To describe a content label for the imaginary POOQ paper above, we must first describe a hypothetical ontology for Computer Science. Assume that one of the classes in this ontology is concerned with the concept of translation or transformation. The content label for the POOQ paper begins with an instance of the transformation class which is linked via an attribute edge labeled ``input'' to an object having the subtype ``declarative language,'' as shown in Figure 1. The label of each node consists of its type followed by its value (if any) separated by a colon. Since the output language is well-known, no further elaboration is needed. However, the input language, POOQ, is not well-known, so it must be specified further with attributes like its name and other attributes not shown.
As an example of a query, consider ``What systems use dynamic programming to generate C* code?'' This is translated into the keynet in Figure 2.
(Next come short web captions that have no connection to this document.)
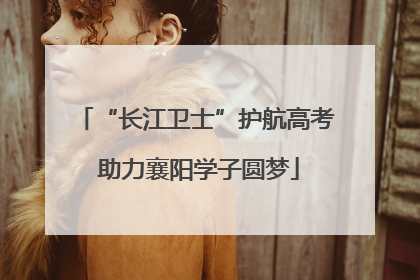“长江卫士”护航高考 助力襄阳学子圆梦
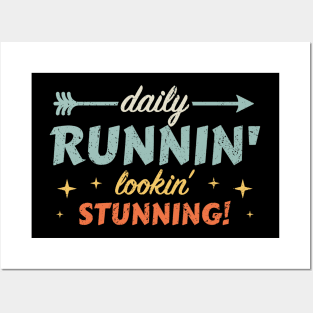 Daily Runnin' Lookin' Stunning! - 10 Posters and Art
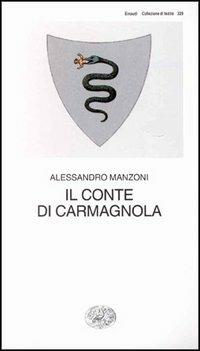 Il conte di Carmagnola - Alessandro Manzoni - copertina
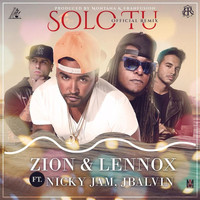 Zion & Lennox - Solo Tu (Remix) [feat. Nicky Jam & J Balvin]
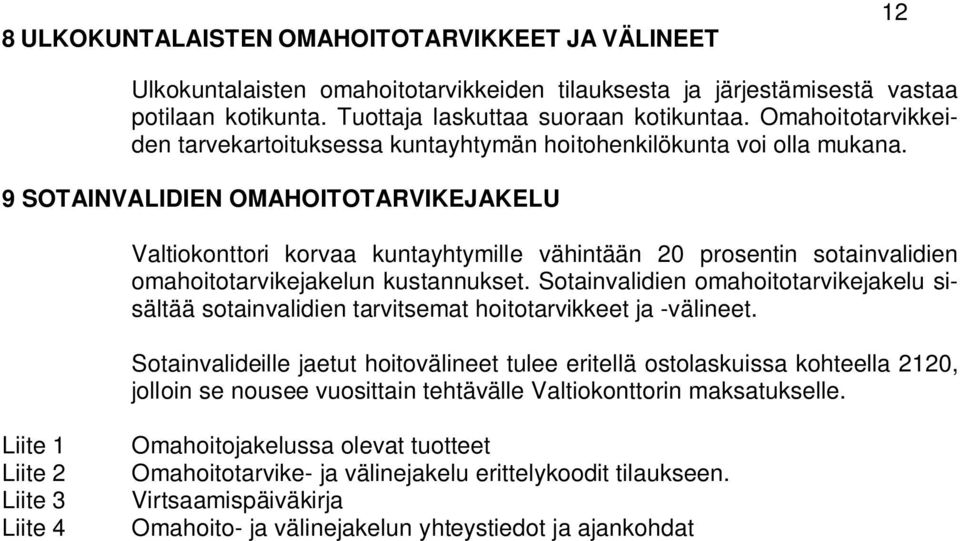 9 SOTAINVALIDIEN OMAHOITOTARVIKEJAKELU Valtiokonttori korvaa kuntayhtymille vähintään 20 prosentin sotainvalidien omahoitotarvikejakelun kustannukset.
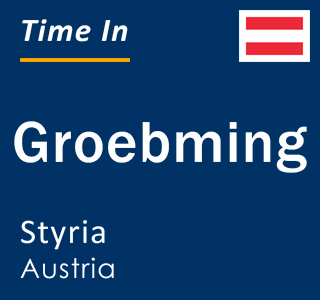 Current local time in Groebming, Styria, Austria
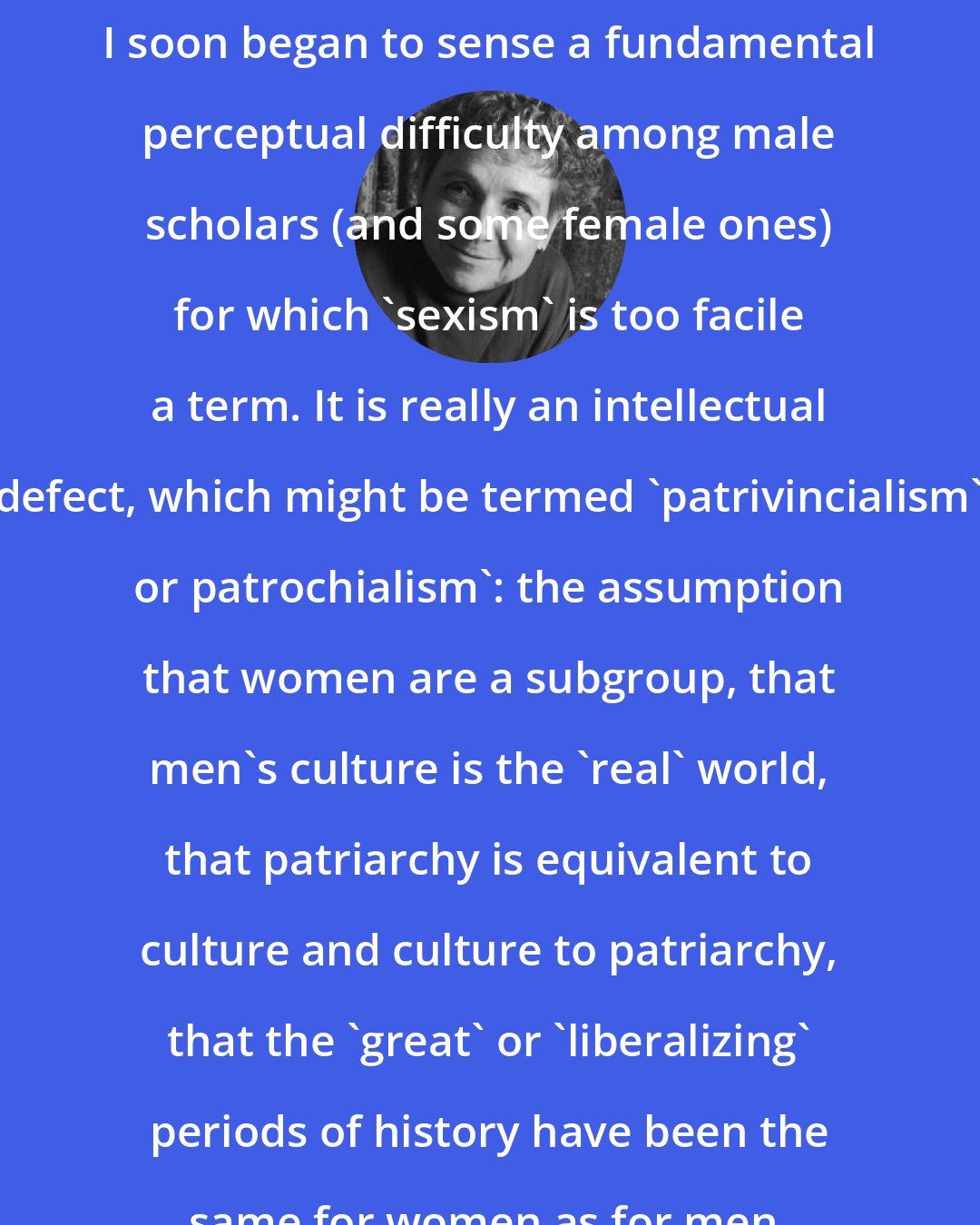 Adrienne Rich: I soon began to sense a fundamental perceptual difficulty among male scholars (and some female ones) for which 'sexism' is too facile a term. It is really an intellectual defect, which might be termed 'patrivincialism' or patrochialism': the assumption that women are a subgroup, that men's culture is the 'real' world, that patriarchy is equivalent to culture and culture to patriarchy, that the 'great' or 'liberalizing' periods of history have been the same for women as for men.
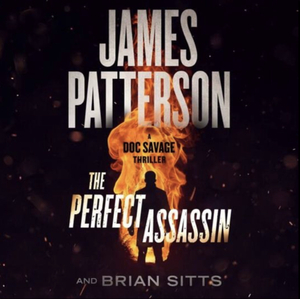 The Perfect Assassin: A Doc Savage Thriller by James Patterson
After converting a query into a keynet, it is decomposed into components of bounded size. These fragments are called probes. The fragmentation algorithm is given in [BS94a]. The probes are indexed using a distributed hash index. Content labels are also fragmented and the fragments inserted into the index. The search step consists of hashing the probes and looking for matches with fragments of content labels. The POOQ document in the example has fragments that match every probe of the query.